Perhaps, but the split of the South was factored on more than just slavery. Maybe in time those things would have changed on their own over decades, but everyone lives in the here and now as well. If your family is not doing well and the economics are crushing you you’re going to deal with short-term things that can help you rather than long-term that can’t help you now when you need it.
So very true. Slavery was a minor issue, really, albeit the future of the insititution was a factor of division.
The idea of freeing the slaves was a further economic sanction to be imposed on the states which had lower immigration rates and relied on the production of labor intensive crops for their economies.
While the South was industrializing, which would have meant the eventual end to the North's lock on much of the finished goods trade which relied on cheap (exploitatively so) southern raw materials, or their reliance on foreign sources affected by trade sanctions, that had not reached the critical mass where the South was not still reliant on outside markets for its produce.

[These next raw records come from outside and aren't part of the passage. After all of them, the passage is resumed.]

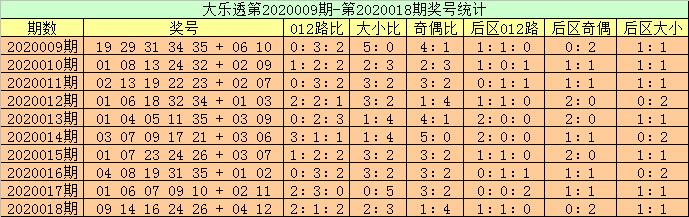 [公益彩票]高月大乐透第20019期:1 2路码或热出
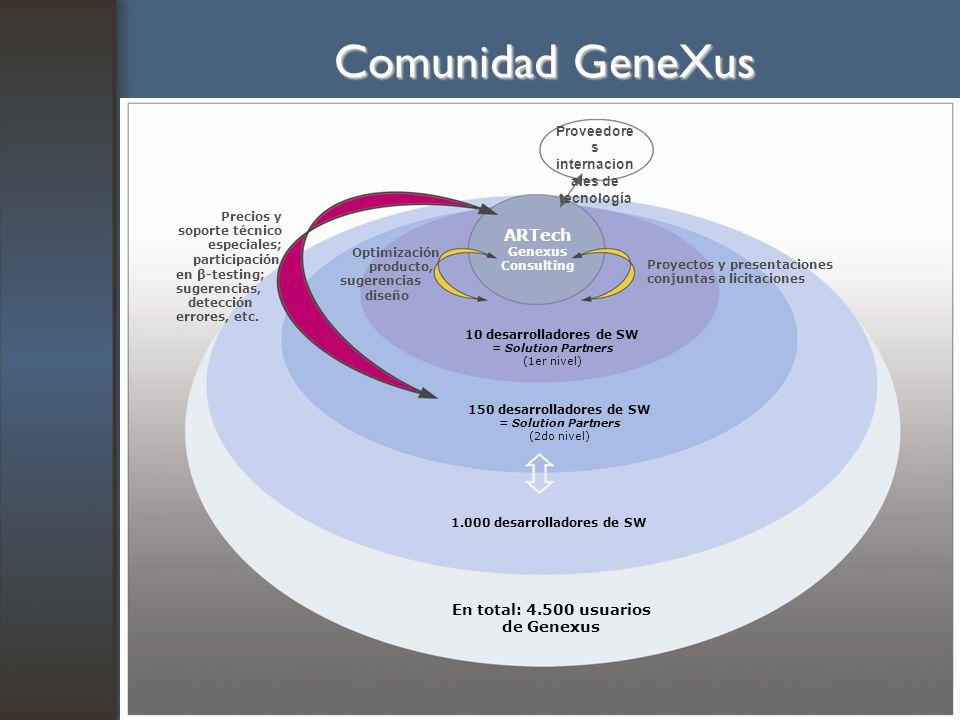 Comunidad GeneXus En total: 4.500 usuarios de Genexus 1.000 desarrolladores de SW 150 desarrolladores de SW = Solution Partners (2do nivel) 10 desarro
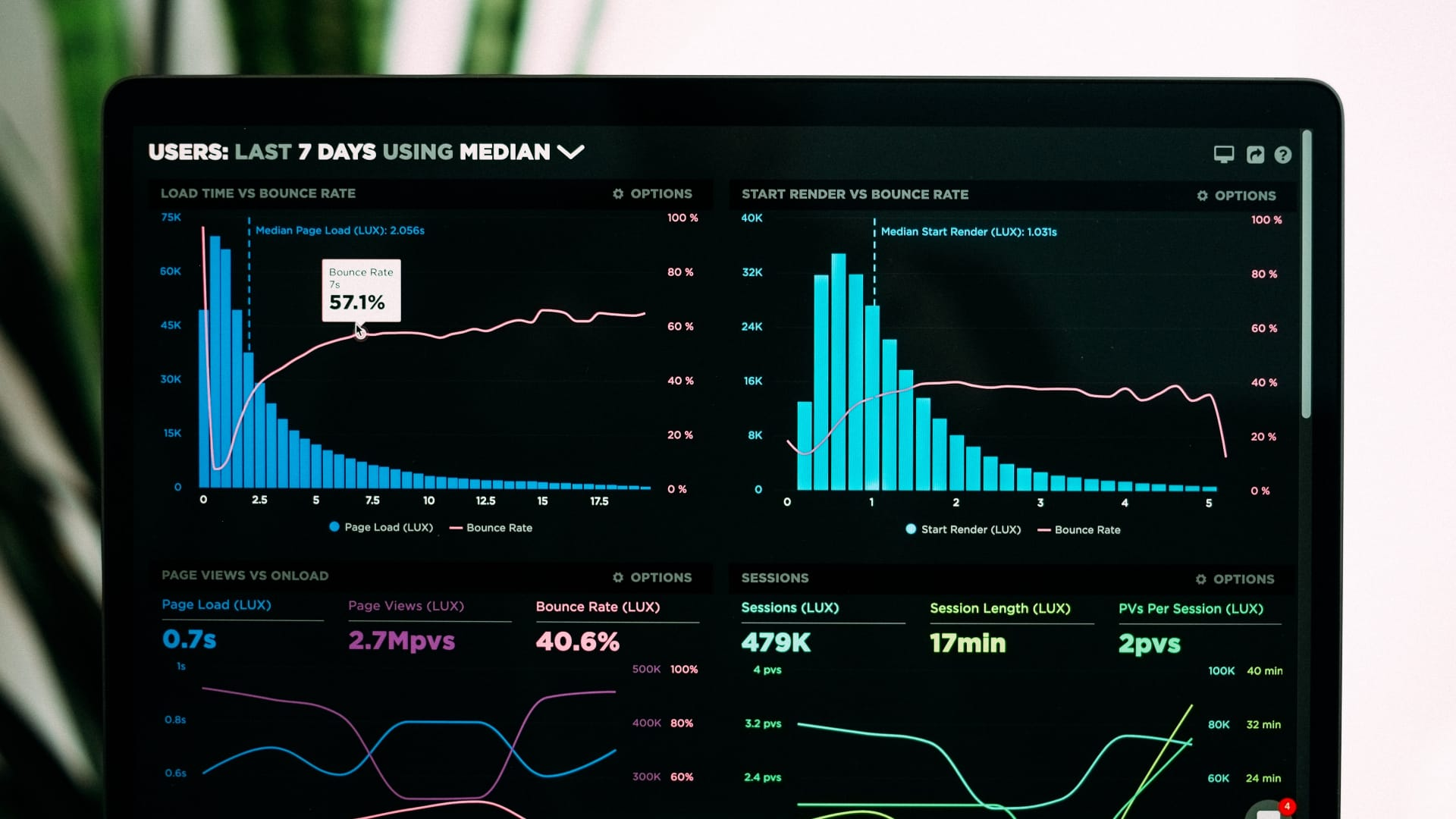 What Is Data Analytics and How Does It Help My Business?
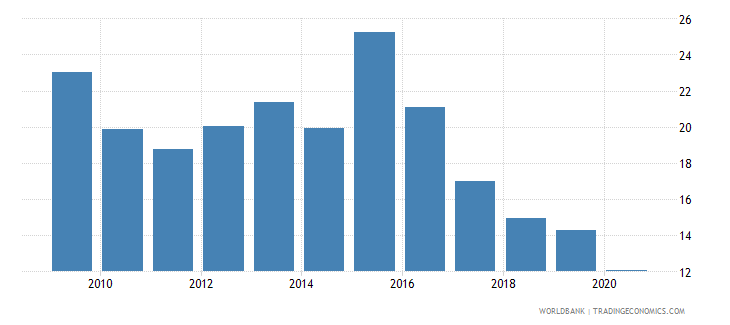 angola domestic credit to private sector percent of gdp gfd wb data
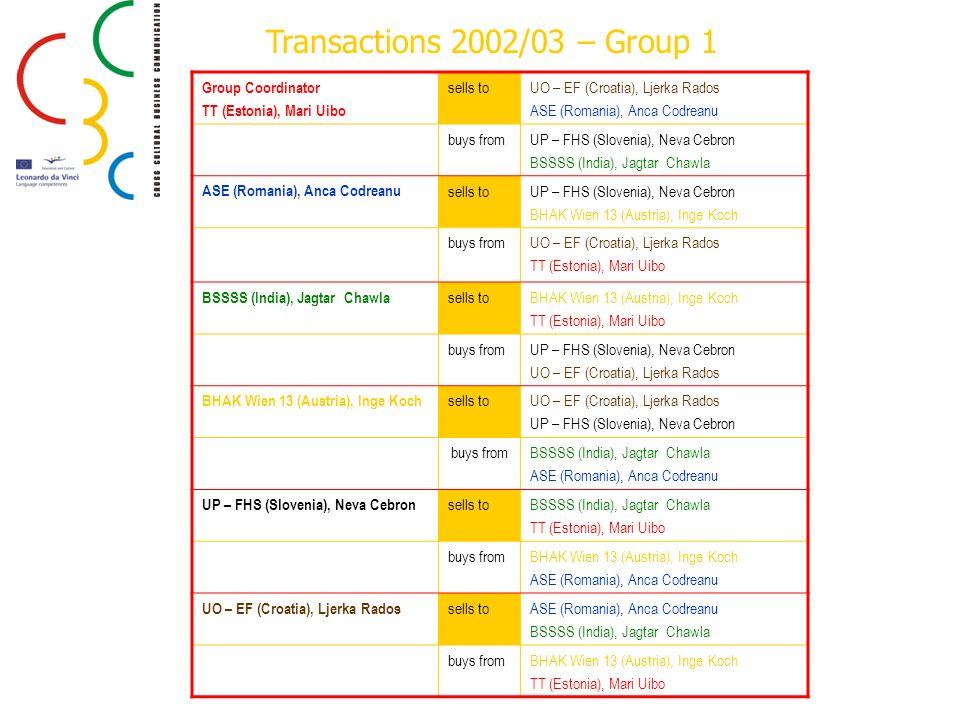 Transactions 2002/03 – Group 1 Group Coordinator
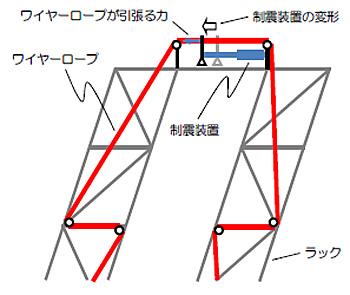 20150511toda1 - 戸田建設/ワイヤーロープを利用した立体自動倉庫制震工法を開発
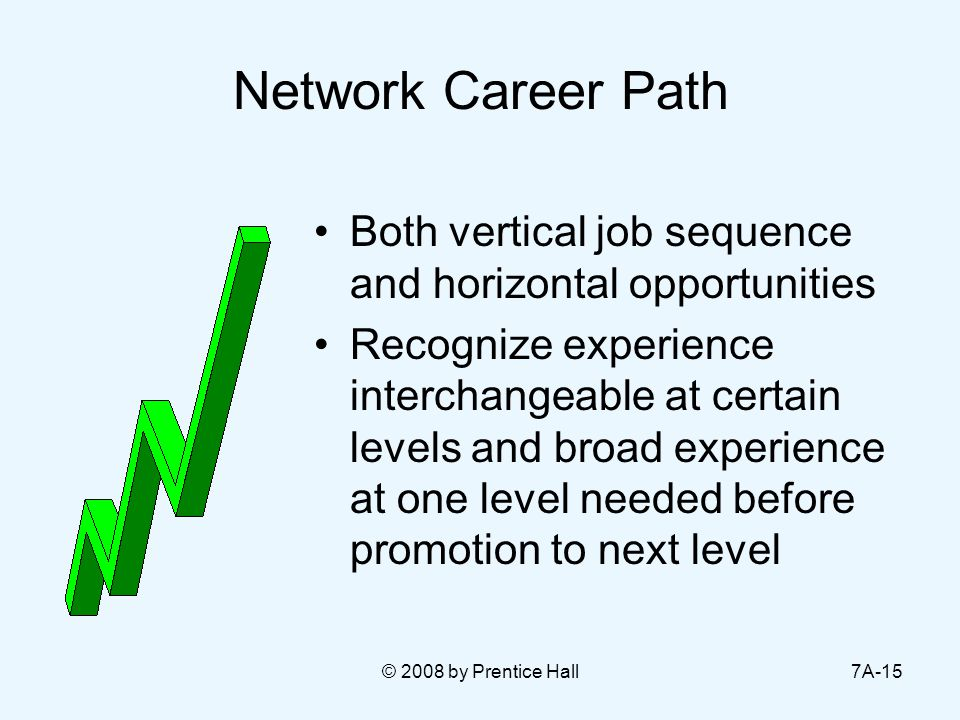 © 2008 by Prentice Hall7A-15 Network Career Path Both vertical job sequence and horizontal opportunities Recognize experience interchangeable at certain levels and broad experience at one level needed before promotion to next level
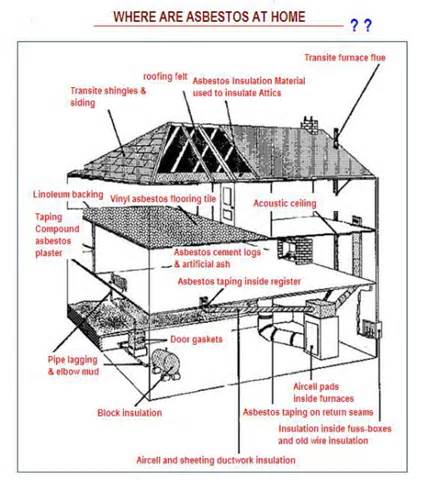 where 39 s asbestos at my home asbestos at home household asbestos place to find asbestos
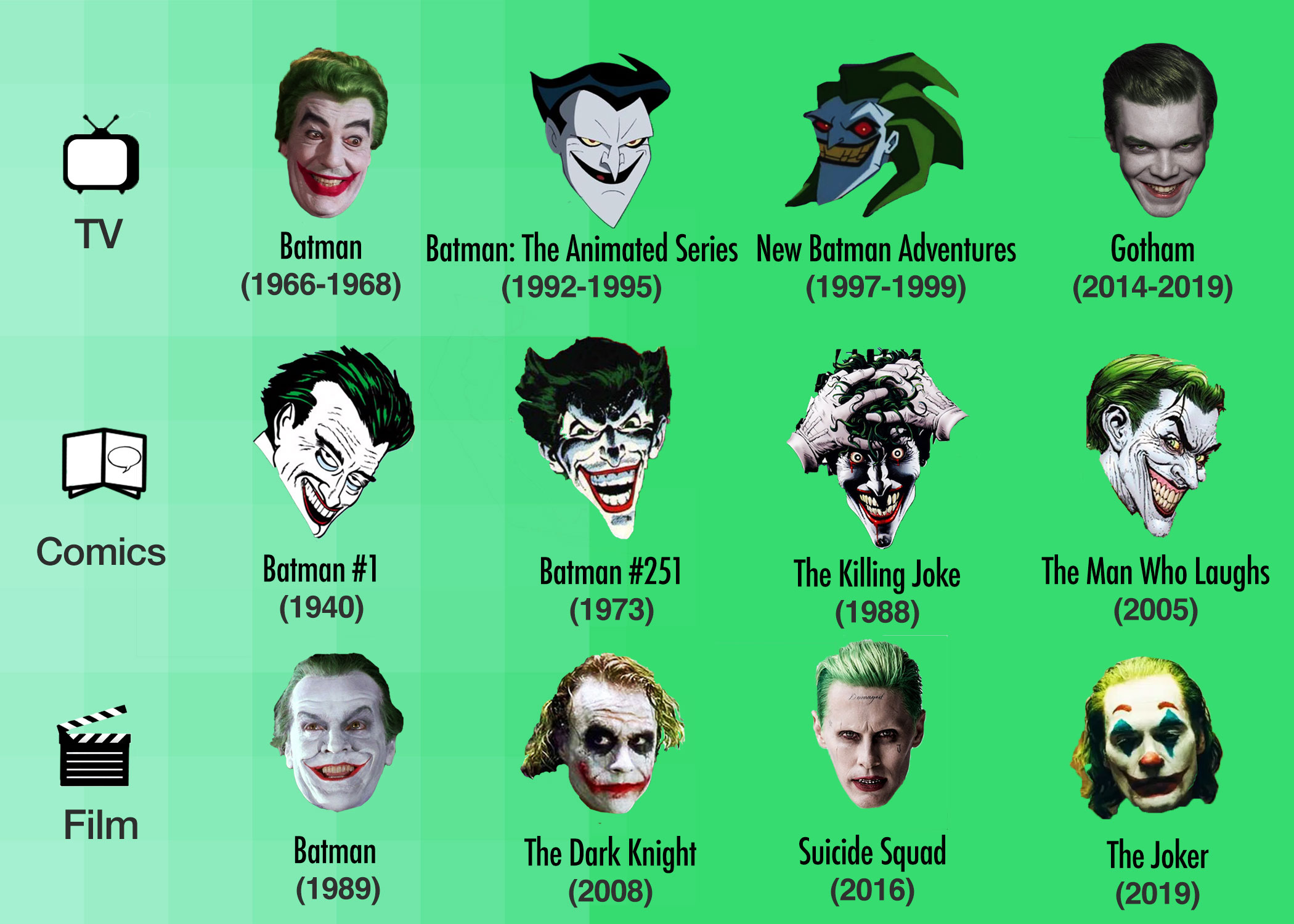 Batman And Joker Cartoon Movies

While the the idea of the taking of economically vital property without compensation, and the prevention of that property from being marketable in the expanding Union while decreasing in value were drivers in the schism, other economic factors played a bigger role.
With homegrown industrialization, though, the need for cheap labor would have declined, and with that decline, manumission would have gained popularity. Without that industrialization, one region simply exploited another, and used the weight of law to do so, especially with droves of new faces skewing the voting base in the House.
In all likelihood, the transition may have been significantly smoother, with more complete cultural integration, had the South simply been allowed to develop its own industrial base.